-- What this task involves --
Copy every record below exactly as written, but leave out the pictures.
== Data section ==
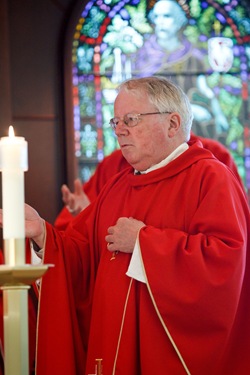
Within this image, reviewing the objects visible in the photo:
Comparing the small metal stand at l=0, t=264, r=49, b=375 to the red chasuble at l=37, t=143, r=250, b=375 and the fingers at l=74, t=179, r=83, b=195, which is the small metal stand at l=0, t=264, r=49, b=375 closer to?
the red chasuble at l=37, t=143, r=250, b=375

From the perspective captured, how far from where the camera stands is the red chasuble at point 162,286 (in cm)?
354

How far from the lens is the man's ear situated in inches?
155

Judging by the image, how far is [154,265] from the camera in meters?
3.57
===
-- Written response --
Within this image, reviewing the objects visible in the photo:
Comparing the small metal stand at l=0, t=264, r=49, b=375 to the red chasuble at l=37, t=143, r=250, b=375 and the fingers at l=74, t=179, r=83, b=195, which is the small metal stand at l=0, t=264, r=49, b=375 closer to?
the red chasuble at l=37, t=143, r=250, b=375

From the perspective captured, how far from where the camera stands is the red chasuble at point 162,286 (in cm)?
354

How far from the lens is the man's ear situated in inches?
155

Judging by the image, how far is [154,265] from the camera in meters?
3.57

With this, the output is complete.